Search code examples
pythondictionarynested

Nested dictionaries in python with error when accessing non-existent key


I'm using nested dictionaries as implemented using the AutoVivification class answer at What is the best way to implement nested dictionaries?; namely

class AutoVivification(dict):
    """Implementation of perl's autovivification feature."""
    def __getitem__(self, item):
        try:
            return dict.__getitem__(self, item)
        except KeyError:
            value = self[item] = type(self)()
            return value

a = AutoVivification()
a['foo']['bar'] = 'spam'

thus permitting arbitrary nesting in the dictionary. Is there a way to modify the class such that one could assign values to members using an arbitrary set of keys, but only previously defined sets of keys are allowed when trying to access / read from the member? For example,

print a['foo']['bar']
print a['foo']['eggs']

currently outputs

spam
{}

It would be great if the second one gave an error instead, as a['foo']['eggs'] hasn't been defined...


Solution

  • The problem you'll run into is that, in order to set an item on a nested dictionary, you must first be able to get all the parent items.

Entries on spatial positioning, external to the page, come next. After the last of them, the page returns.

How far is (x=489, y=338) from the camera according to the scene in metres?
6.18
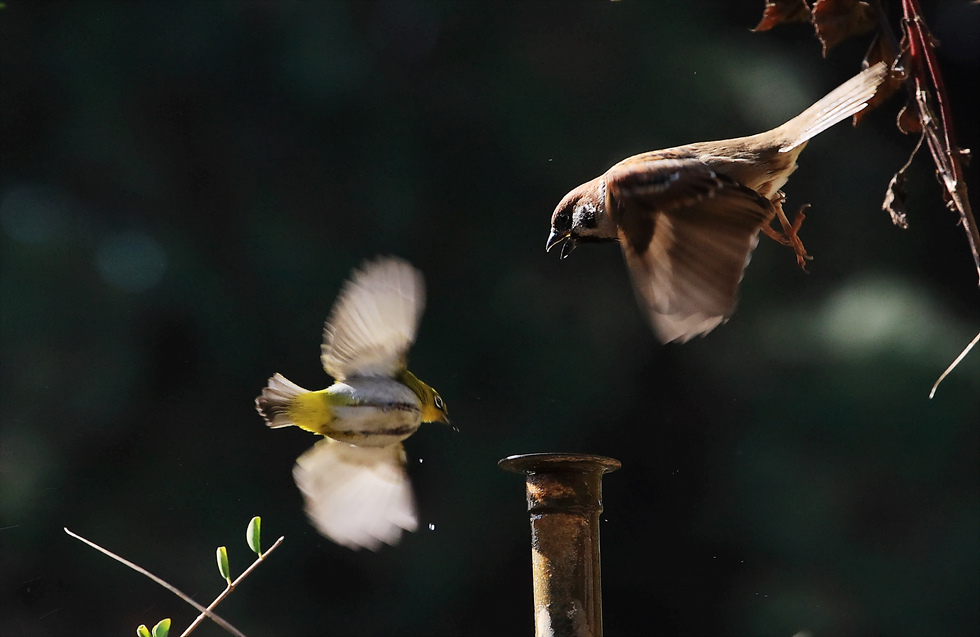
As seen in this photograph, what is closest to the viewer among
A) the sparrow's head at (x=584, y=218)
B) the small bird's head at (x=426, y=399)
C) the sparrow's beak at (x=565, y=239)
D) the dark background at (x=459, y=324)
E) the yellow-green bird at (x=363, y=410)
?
the sparrow's head at (x=584, y=218)

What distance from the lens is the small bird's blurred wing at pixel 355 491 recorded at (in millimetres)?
1733

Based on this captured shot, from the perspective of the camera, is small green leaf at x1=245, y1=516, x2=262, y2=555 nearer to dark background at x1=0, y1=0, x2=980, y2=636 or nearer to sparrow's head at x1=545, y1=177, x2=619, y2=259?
sparrow's head at x1=545, y1=177, x2=619, y2=259

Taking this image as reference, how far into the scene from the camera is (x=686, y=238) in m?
1.17

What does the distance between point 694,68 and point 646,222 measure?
1999 mm

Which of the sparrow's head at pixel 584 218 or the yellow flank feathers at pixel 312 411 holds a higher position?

For example:

    d[1][2][3] = 42
    

    requires getting d[1][2] in order to set d[1][2][3]. There's no way to know whether an assignment is in process when you are accessing the intermediate dictionaries, so the only way to get assignment to work is to always create the sub-dictionary on access. (You could return some kind of proxy object instead of creating the sub-dictionary, and defer creation of the intermediate dictionaries until assignment, but you're still not going to get an error when you access a path that doesn't exist.)

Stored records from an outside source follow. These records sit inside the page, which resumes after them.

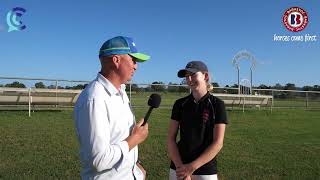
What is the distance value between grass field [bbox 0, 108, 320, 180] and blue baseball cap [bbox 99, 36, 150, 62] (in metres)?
4.86

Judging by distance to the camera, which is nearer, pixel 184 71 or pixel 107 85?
pixel 107 85

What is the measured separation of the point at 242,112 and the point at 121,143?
19.2 m

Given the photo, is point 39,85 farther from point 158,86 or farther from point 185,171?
point 185,171

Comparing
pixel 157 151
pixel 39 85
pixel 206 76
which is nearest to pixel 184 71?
pixel 206 76

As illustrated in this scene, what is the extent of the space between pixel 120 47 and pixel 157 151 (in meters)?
7.08

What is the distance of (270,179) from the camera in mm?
8391

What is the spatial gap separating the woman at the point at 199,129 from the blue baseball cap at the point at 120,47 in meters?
1.43

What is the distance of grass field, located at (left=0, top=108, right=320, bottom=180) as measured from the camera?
8492 mm

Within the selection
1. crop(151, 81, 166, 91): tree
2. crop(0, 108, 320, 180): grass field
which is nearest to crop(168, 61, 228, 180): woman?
crop(0, 108, 320, 180): grass field

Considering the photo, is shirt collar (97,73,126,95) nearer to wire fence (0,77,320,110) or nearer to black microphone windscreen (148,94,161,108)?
black microphone windscreen (148,94,161,108)

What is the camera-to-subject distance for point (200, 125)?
4.85m

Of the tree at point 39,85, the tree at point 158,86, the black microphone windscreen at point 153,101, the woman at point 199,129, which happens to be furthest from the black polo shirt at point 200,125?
the tree at point 158,86

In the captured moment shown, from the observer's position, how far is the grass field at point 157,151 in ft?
27.9

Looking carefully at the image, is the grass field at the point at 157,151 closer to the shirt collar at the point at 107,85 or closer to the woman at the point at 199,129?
the woman at the point at 199,129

    The simplest way around this is to use a single tuple key rather than repeated subkeys. In other words, instead of setting d[1][2][3] you would set d[1, 2, 3]. Assignments then are self-contained operations: they do not require getting any intermediate nesting levels, so you can create the intermediate levels only on assignment.

    As a bonus, you may find working with a tuple much more straightforward when passing multiple keys around, since you can just stick 'em in the [] and get the item you want.

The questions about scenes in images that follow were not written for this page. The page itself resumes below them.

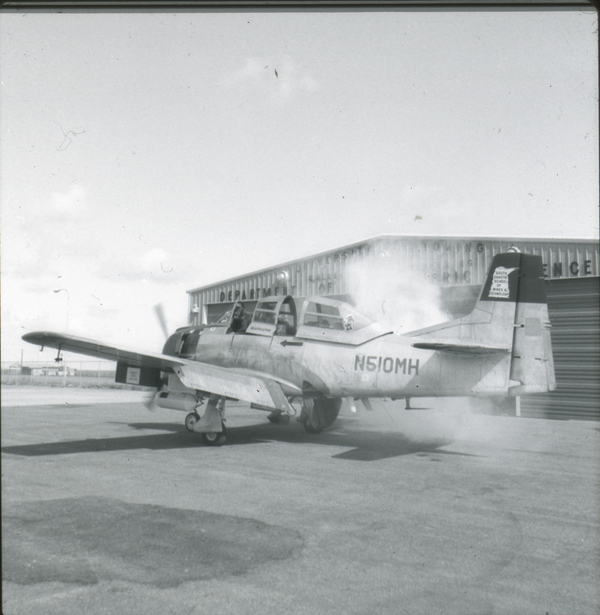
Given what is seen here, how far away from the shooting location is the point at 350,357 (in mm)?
9883

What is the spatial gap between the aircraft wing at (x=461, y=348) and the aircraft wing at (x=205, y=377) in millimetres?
2982

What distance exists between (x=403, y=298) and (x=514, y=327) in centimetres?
925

    You could do this with a single dictionary, using the tuples as keys. However, this loses the hierarchical structure of the data. The implementation below uses sub-dictionaries. A dictionary subclass called node is used so that we can assign an attribute on the dictionary to represent the value of the node at that location; this way, we can store values on the intermediate nodes as well as at the leaves. (It has a __repr__ method that shows both the node's value and its children, if it has any.) The __setitem__ method of the tupledict class handles creating intermediate nodes when assigning an element. __getitem__ traverses the nodes to find the value you want. (If you want to access the individual nodes as nodes, you can use get() to reach them one at a time.)

    class tupledict(dict):
    
        class node(dict):
            def __repr__(self):
                if self:
                    if hasattr(self, "value"):
                        return repr(self.value) + ", " + dict.__repr__(self)
                    return dict.__repr__(self)
                else:
                    return repr(self.value)
    
        def __init__(self):
            pass
    
        def __setitem__(self, key, value):
            if not isinstance(key, tuple):   # handle single value
                key = [key]
            d = self
            for k in key:
                if k not in d:
                    dict.__setitem__(d, k, self.node())
                d = dict.__getitem__(d, k)
            d.value = value
    
        def __getitem__(self, key):
            if not isinstance(key, tuple):
                key = [key]
            d = self
            for k in key:
                try:
                    d = dict.__getitem__(d, k)
                except KeyError:
                    raise KeyError(key[0] if len(key) == 1 else key)
            try:
                return d.value
            except AttributeError:
                raise KeyError(key[0] if len(key) == 1 else key)
    

    Usage:

    td = tupledict()
    td['foo', 'bar'] = 'spam'
    td['foo', 'eggs']   # KeyError
    
    key = 'foo', 'bar'
    td[key]    # 'spam'